Bank of America’s AI Assistant Erica Passes 1.5 Billion Interactions
Bank of America customers have interacted with its AI assistant Erica more than 1.5 billion times since its 2018 debut, according to the bank. The AI-powered chatbot responds to more than 56 million requests per month as the ‘digital concierge’ helps more people with more financial management tasks, hitting 333 million requests this year through July, a 35% increase from the previous year at the same time.
Erica Accelerated
Created to provide intuitive self-service banking, Erica was one of the first banking AI assistants and can check balances, transfer money, find ATMs, and handle other bank-related errands. The AI has interacted with more than 37 million Bank of America customers since its debut. Last year, users spent over 3 million hours chatting with Erica, a 31% yearly increase.
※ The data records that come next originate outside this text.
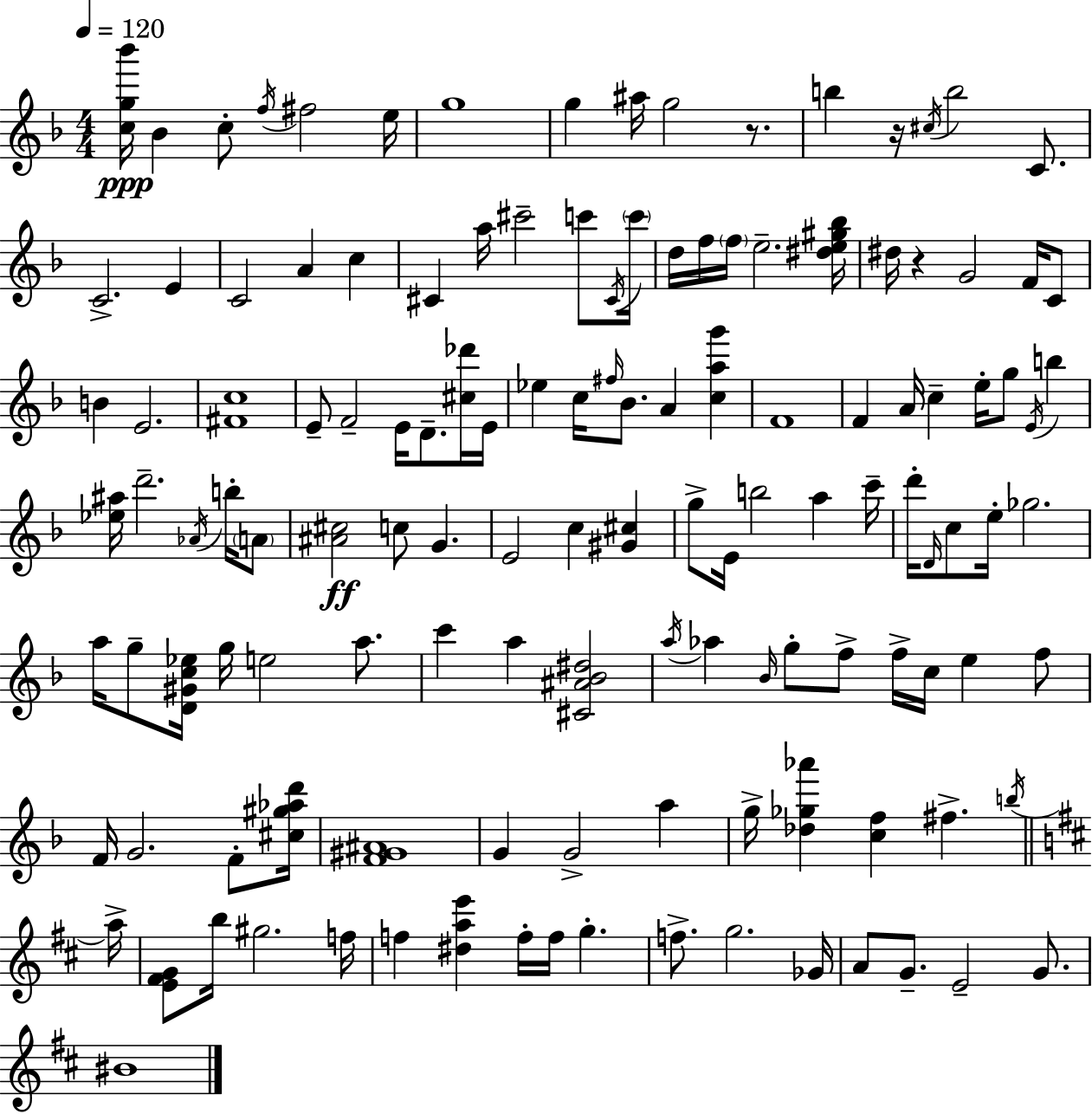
{
  \clef treble
  \numericTimeSignature
  \time 4/4
  \key f \major
  \tempo 4 = 120
  <c'' g'' bes'''>16\ppp bes'4 c''8-. \acciaccatura { f''16 } fis''2 | e''16 g''1 | g''4 ais''16 g''2 r8. | b''4 r16 \acciaccatura { cis''16 } b''2 c'8. | \break c'2.-> e'4 | c'2 a'4 c''4 | cis'4 a''16 cis'''2-- c'''8 | \acciaccatura { cis'16 } \parenthesize c'''16 d''16 f''16 \parenthesize f''16 e''2.-- | \break <dis'' e'' gis'' bes''>16 dis''16 r4 g'2 | f'16 c'8 b'4 e'2. | <fis' c''>1 | e'8-- f'2-- e'16 d'8.-- | \break <cis'' des'''>16 e'16 ees''4 c''16 \grace { fis''16 } bes'8. a'4 | <c'' a'' g'''>4 f'1 | f'4 a'16 c''4-- e''16-. g''8 | \acciaccatura { e'16 } b''4 <ees'' ais''>16 d'''2.-- | \break \acciaccatura { aes'16 } b''16-. \parenthesize a'8 <ais' cis''>2\ff c''8 | g'4. e'2 c''4 | <gis' cis''>4 g''8-> e'16 b''2 | a''4 c'''16-- d'''16-. \grace { d'16 } c''8 e''16-. ges''2. | \break a''16 g''8-- <d' gis' c'' ees''>16 g''16 e''2 | a''8. c'''4 a''4 <cis' ais' bes' dis''>2 | \acciaccatura { a''16 } aes''4 \grace { bes'16 } g''8-. f''8-> | f''16-> c''16 e''4 f''8 f'16 g'2. | \break f'8-. <cis'' gis'' aes'' d'''>16 <f' gis' ais'>1 | g'4 g'2-> | a''4 g''16-> <des'' ges'' aes'''>4 <c'' f''>4 | fis''4.-> \acciaccatura { b''16 } \bar "||" \break \key d \major a''16-> <e' fis' g'>8 b''16 gis''2. | f''16 f''4 <dis'' a'' e'''>4 f''16-. f''16 g''4.-. | f''8.-> g''2. | ges'16 a'8 g'8.-- e'2-- g'8. | \break bis'1 | \bar "|."
}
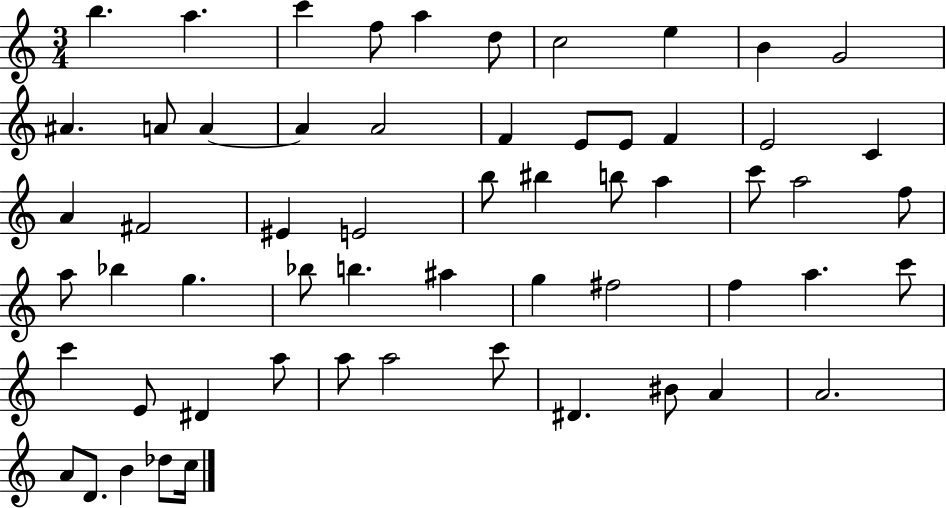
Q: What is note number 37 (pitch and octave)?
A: B5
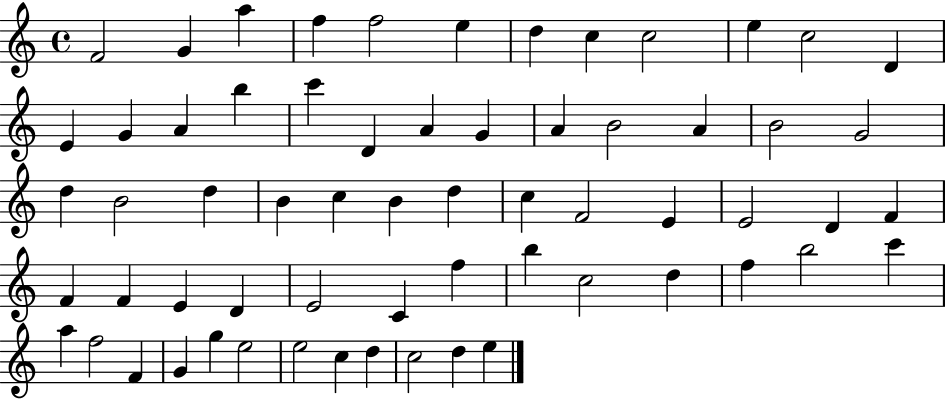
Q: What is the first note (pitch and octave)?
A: F4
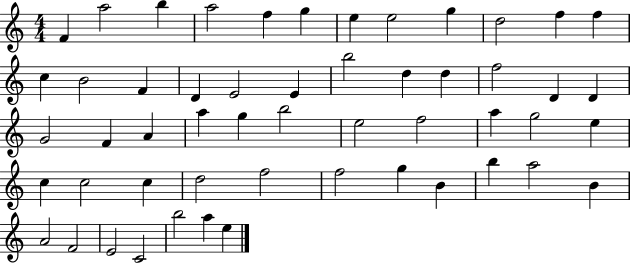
{
  \clef treble
  \numericTimeSignature
  \time 4/4
  \key c \major
  f'4 a''2 b''4 | a''2 f''4 g''4 | e''4 e''2 g''4 | d''2 f''4 f''4 | \break c''4 b'2 f'4 | d'4 e'2 e'4 | b''2 d''4 d''4 | f''2 d'4 d'4 | \break g'2 f'4 a'4 | a''4 g''4 b''2 | e''2 f''2 | a''4 g''2 e''4 | \break c''4 c''2 c''4 | d''2 f''2 | f''2 g''4 b'4 | b''4 a''2 b'4 | \break a'2 f'2 | e'2 c'2 | b''2 a''4 e''4 | \bar "|."
}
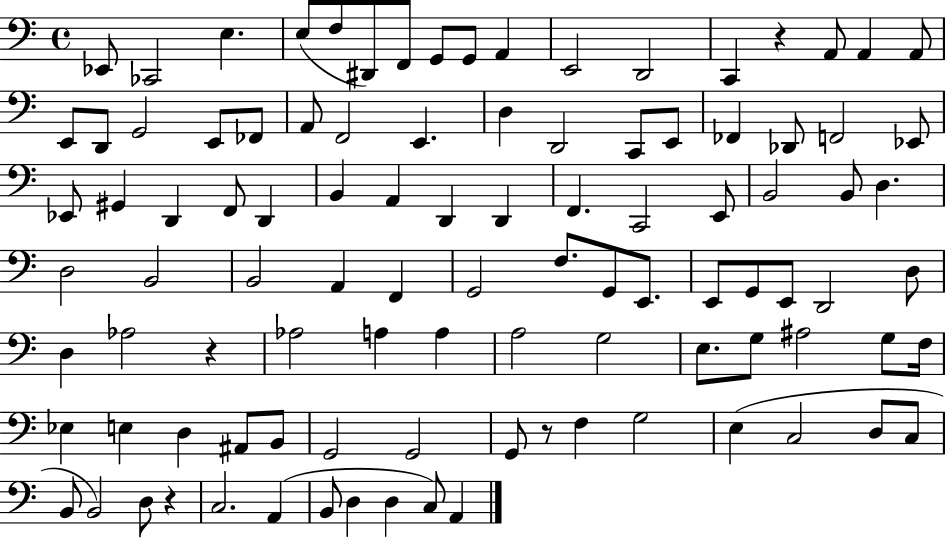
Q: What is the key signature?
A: C major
They now engage with it for advice and insights over 60% of the time rather than just transactions.
The most common uses of Erica now are monitoring subscriptions and bills and analyzing spending habits. For example, clients check for merchant refunds 863,000 times per month and get FICO score updates 267,000 times. Erica has also added intelligent call routing capabilities to connect clients with specialists for complex needs beyond self-service .
“Erica’s controlled AI has become a primary gateway to personalization, and it continues to evolve with our clients’ financial needs,” Bank of America chief digital officer and CMO David Tyrie explained in a statement. “It took four years to reach the first billion interactions, but client engagement with Erica is accelerating, and it will easily exceed 2 billion within a few months. Our clients appreciate how simple and intuitive Erica is, and they trust it’s only using proprietary, vetted data.”
Erica saw rapid growth over the last few years, accelerated by the COVID-19 pandemic and related restrictions for physical bank visits. Bank of America augmented Erica to understand more than 60,000 phrases and questions related to the virus and the bank’s plans as a result. Of course, Bank of America isn’t alone in exploring new ways to apply AI and virtual assistants. U.S. Bank launched a voice assistant for both English and Spanish, and Wells Fargo has a Fargo AI assistant running on Google Cloud. There’s also been some notable interest in acquiring startups with finance-focused conversational AI capabilities.
The rush to incorporate generative AI has come to financial service providers as well. Intuit recently embedded a Generative AI operating system (GenOS) using large language models (LLMs) across its brands, including financial service providers like Credit Karma, QuickBooks, and TurboTax, providing the base for those companies to build generative AI tools and assistants tailored for their customers.